Scharf kritisierte Werneke den Umgang der Regierung mit dem Haushaltsurteil des Bundesverfassungsgerichts. Die Ampel versuche, die hohen Kosten für den klimagerechten Umbau von Wirtschaft und Gesellschaft in den normalen Bundeshaushalt zu pressen. Die Gegenfinanzierung sei sachfremd und teils absurd - etwa die Kürzungen der Subventionen für Bauern, die Milliardenforderungen an die Bundesagentur für Arbeit, die Kürzungen bei den Rentenzuschüssen sowie bei Bundesmitteln für den ÖPNV in den Ländern. Eine Hauptursachen der Unzufriedenheit der Bevölkerung mit der Ampel aber sei die jüngste Erhöhung des CO2-Preises ohne Ausgleich durch ein soziales Klimageld. "Verteilungskonflikte werden zunehmen, und das Ganze ist ein tägliches Fest für die AfD", mahnte Werneke.
"Sehnsüchtig" und "mit einer gewissen Ungeduld" warte Verdi hingegen auf versprochene Reformen: Werneke nannte die versprochenen Pläne für mehr Tarifbindung und Tarifverträge, aber auch die angekündigte Renten- oder Krankenhaus-Reform. Ohne Reform der Schuldenbremse oder die Schaffung eines Sondervermögens für die Transformation könne der Staat die nötigen Milliardeninvestitionen in Wirtschaft und Gesellschaft nicht stemmen, sagte Werneke.
In eigener Sache gab sich Werneke zufrieden: 2023 sei das erfolgreichste Verdi-Jahr seit der Gründung der Gewerkschaft 2001 gewesen. Rund 193.000 neue Mitglieder seien 2023 bei Verdi dazugekommen. 152.000 hätten aus der Datenbank der Mitglieder gestrichen werden müssen - 118.000 wegen Austritts, ansonsten wegen Tods oder Wechsel zu anderen Gewerkschaften oder Kündigungen aufgrund fehlender Beiträge. Die Zahl der Mitglieder stieg um 2,16 Prozent auf knapp 1,9 Millionen. Regional sei der prozentuale Zuwachs besonders groß in Sachsen, Sachsen-Anhalt und Thüringen mit 3,23 Prozent gewesen. Bei den Unter-27-Jährigen habe es ein Plus von 15,8 Prozent gegeben. Eine langfristige Trendwende hin zu steigenden Mitgliederzahlen sei dies aber nicht, räumte Werneke ein. Denn viele bei Verdi gehörten zur Generation der Babyboomer vor der Rente an, andere kündigten bei Arbeitgeberwechseln. Bis 2016 zählte Verdi über 2 Millionen Mitglieder.

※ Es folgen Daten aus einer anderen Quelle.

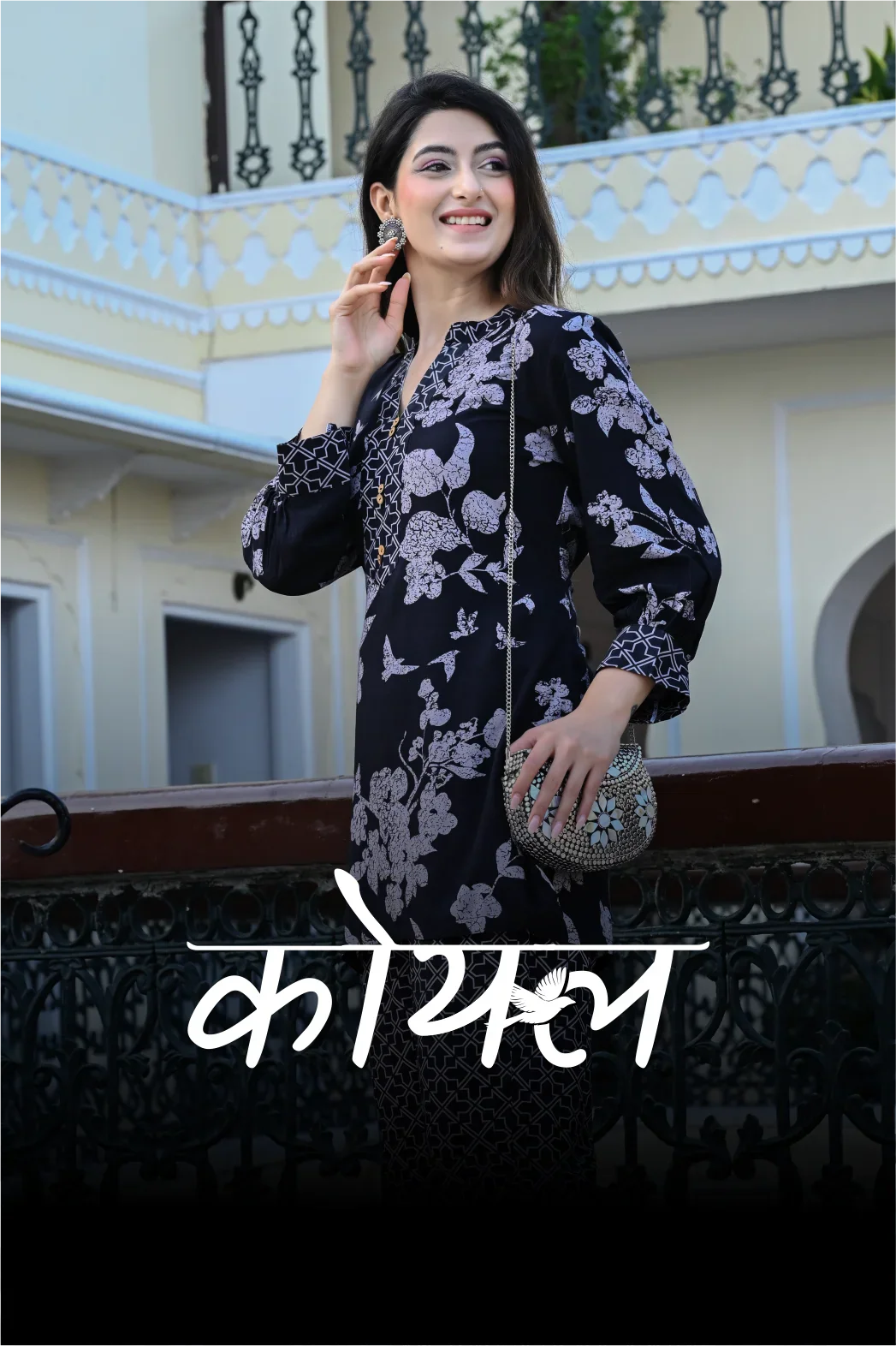 Koyal Collection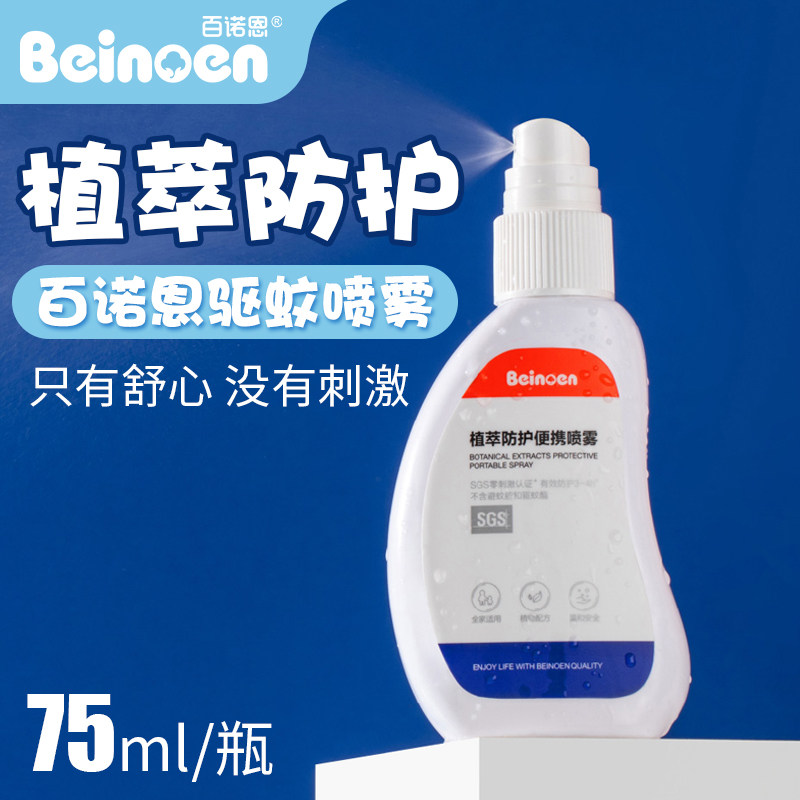 100 Naughn baby repellent spray Children's baby mosquito repellent water Anti-mosquito bite God Outdoor Mosquito Repellent Mosquito Repellent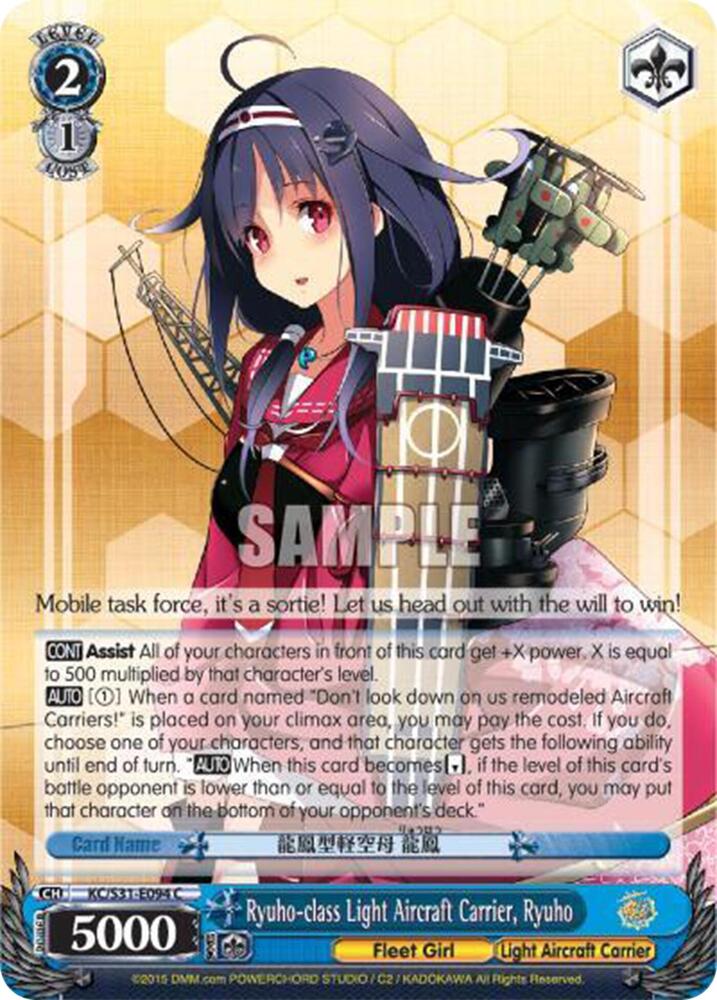 Ryuho class Light Aircraft Carrier Ryuho KC/S31-E094 C KanColle, 2nd Fleet Card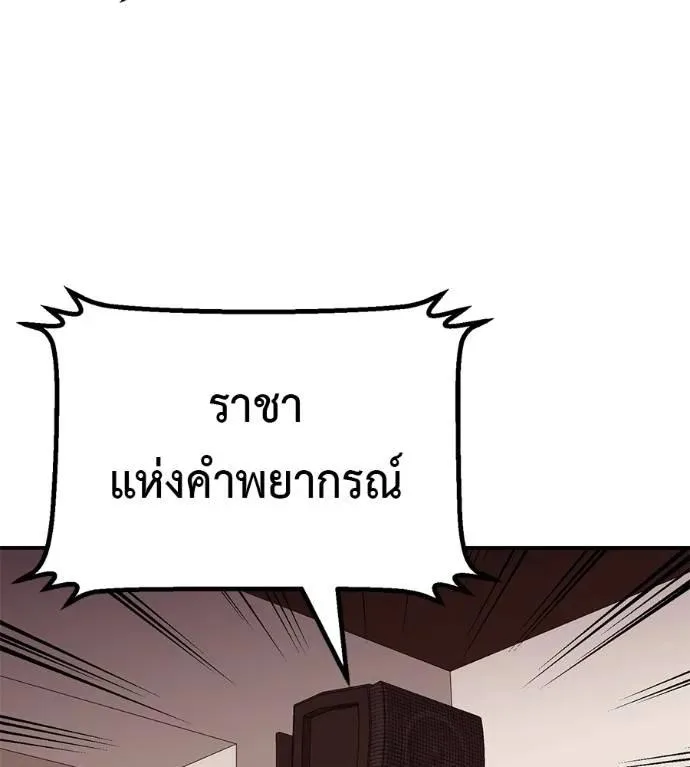 I Will Become a God เรียกฉันว่าพระเจ้า ตอนที่ 24 หน้า 68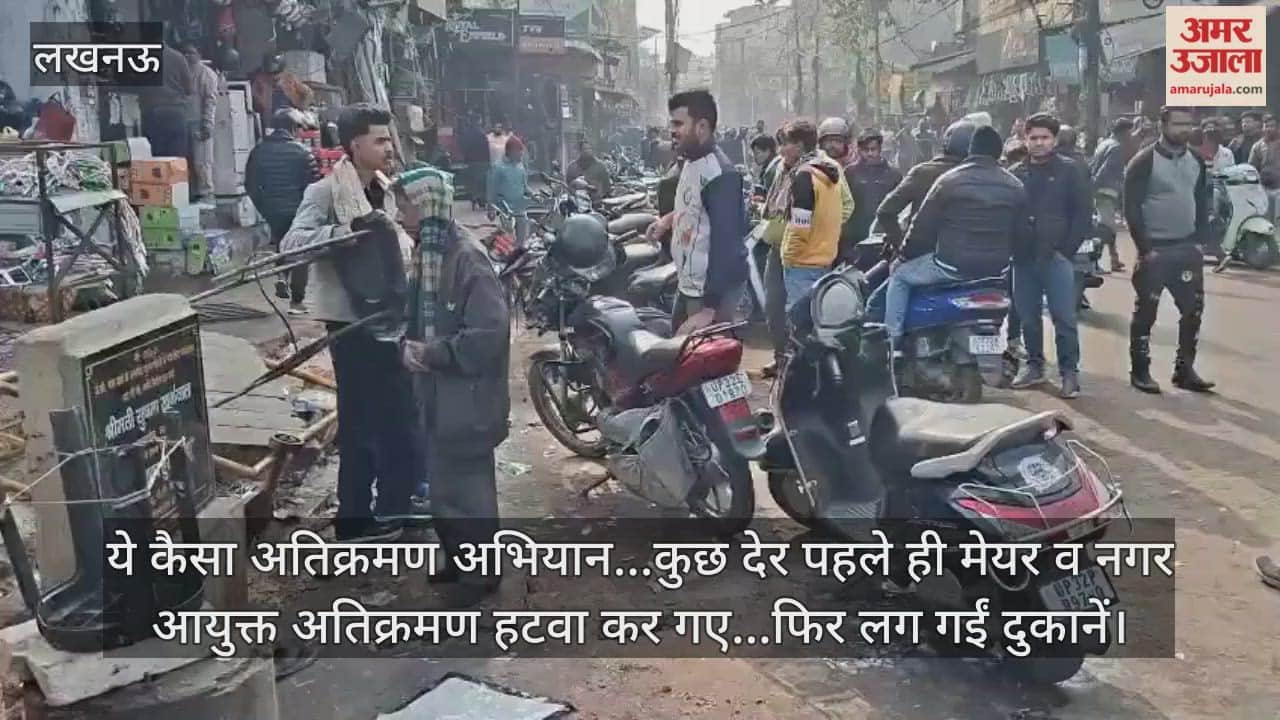 Video : ये कैसा अतिक्रमण अभियान...कुछ देर पहले ही मेयर व नगर आयुक्त अतिक्रमण हटवा कर गए...फिर लग गईं दुकानें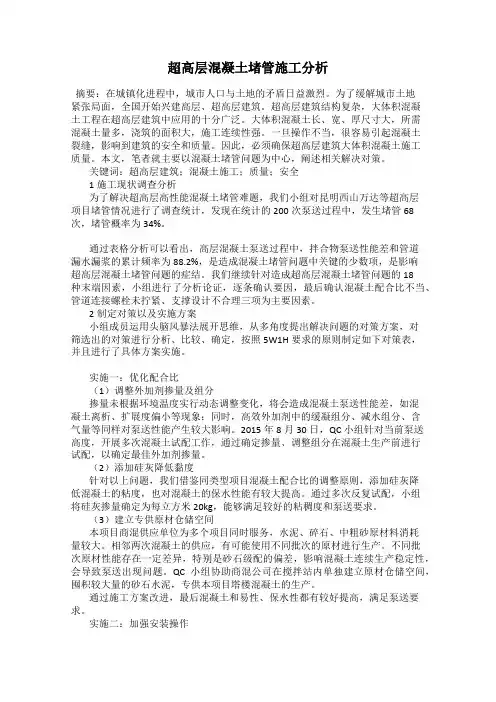 超高层混凝土堵管施工分析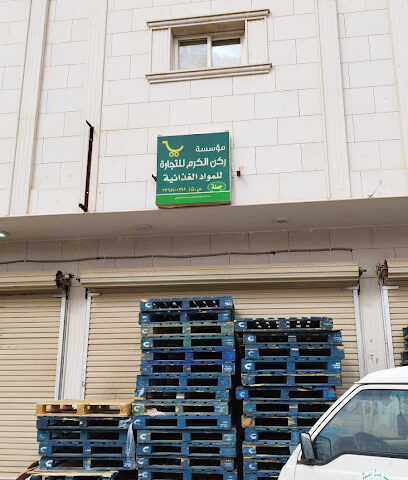 مؤسسة ركن الكرم للمواد الغذائية - Buraydah -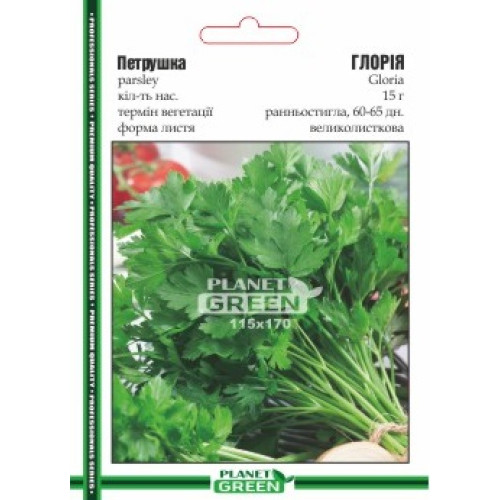 Петрушка Глорія, 15г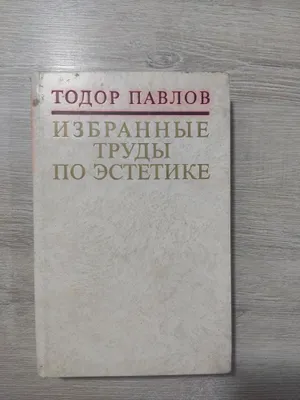 Избранные труды по эстетике 1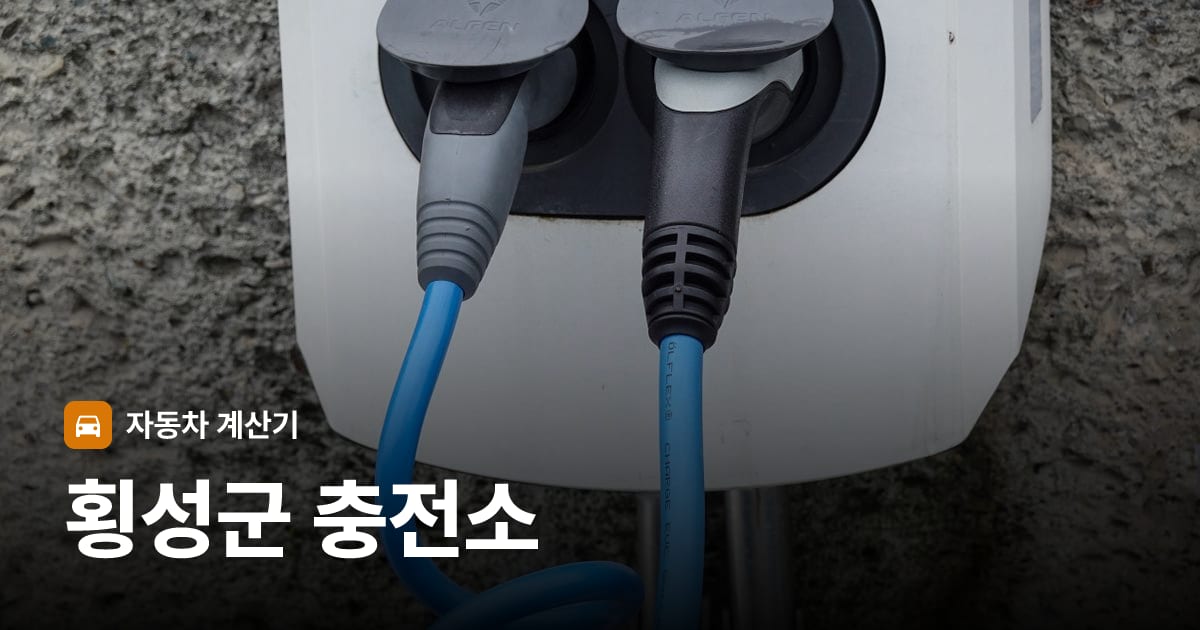 전기차 충전 커넥터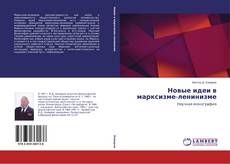Capa do livro de Новые идеи в марксизме-ленинизме 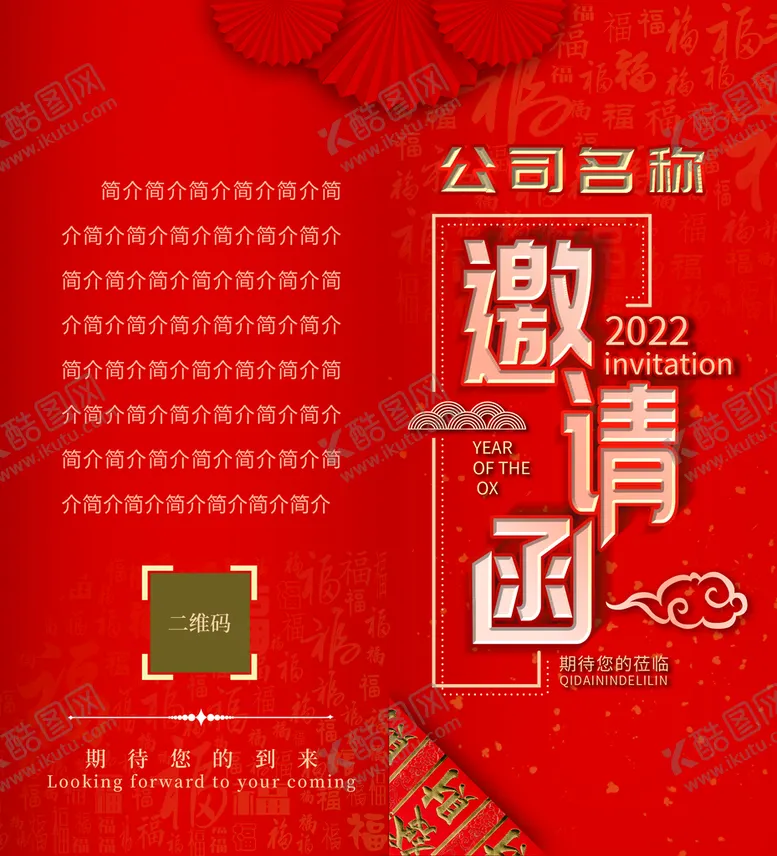 编号：04139209191218543249【酷图网】源文件下载-邀请函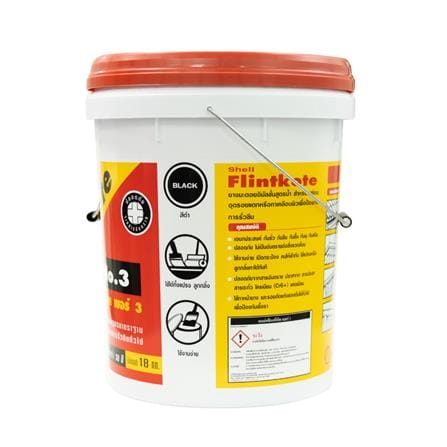 ยางมะตอยกันซึม SHELL FLINTKOTE เบอร์ 3 18 กก. สีดำ_3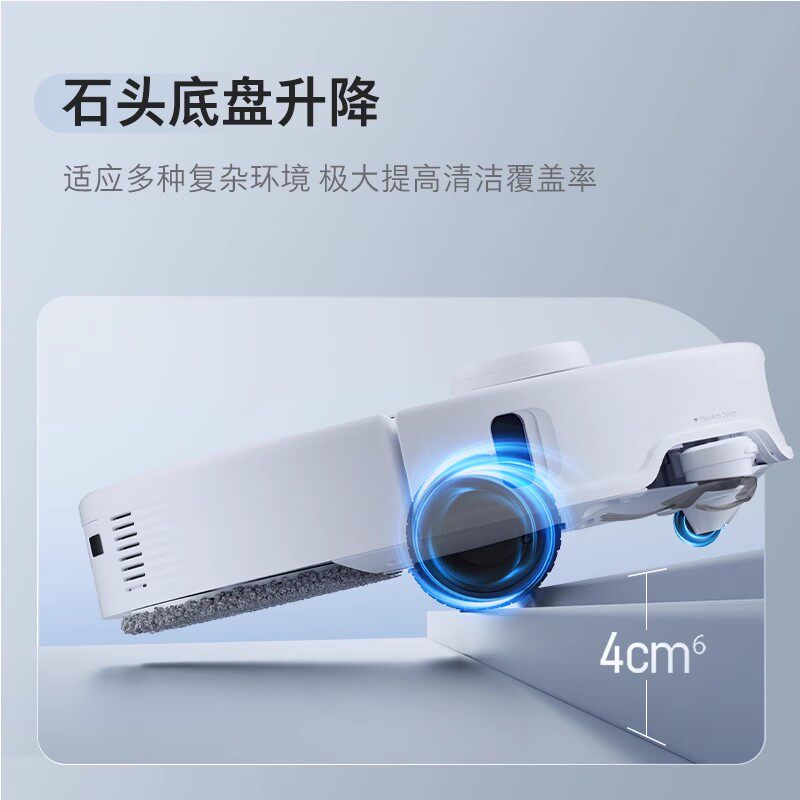 石头自清洁扫地机器人P20 Ultra/P20 Pro系列扫拖一体自清洁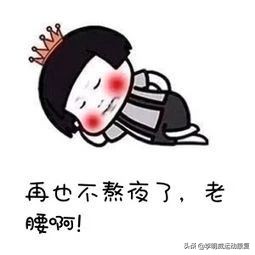 腰痛了最快恢复方法,你的腰还好吗是什么意思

Tarifpolitisch werde nach den Abschlüssen für den öffentlichen Dienst der Länder, der Deutschen Post und in vielen anderen Tarifbereichen mit teils massiven Warnstreiks auch 2024 "kein langweiliges Jahr", kündigte Wernekes Stellvertreterin Andrea Kocsis an. Generell gelte: "Das Thema Arbeitszeit spielte angesichts der hohen Inflation eine nachgeordnete Rolle, das Thema rückt aber wieder in den Fokus." Tarifauseinandersetzungen stehen laut den Vize-Chefinnen Kosic und Christine Behle etwa bei der Postbank, in der Druckindustrie, bei der Telekom, dem privaten Bankgewerbe, großen Krankenkassen, kommunalen Nahverkehrsunternehmen an - und ab 18. Januar bei der Lufthansa. Hier seien die Verhandlungen bis Mitte März terminiert. Arbeitskampfmaßnahmen bei der Lufthansa wollte Behle ausdrücklich "nicht ausschließen".
Für den öffentlichen Dienst kündigte Behle an, Verdi werde sich verstärkt um eine Entlastung der Beschäftigten kümmern. Dem diene auch eine große Beschäftigten-Befragung zur Arbeitszeit noch ab Januar. Als mögliche Themen der in einem Jahr startenden Tarifrunde für die rund 2,5 Millionen Beschäftigten von Bund und Kommunen nannte Behle kürzere Arbeitszeit und weitere entlastende Maßnahmen.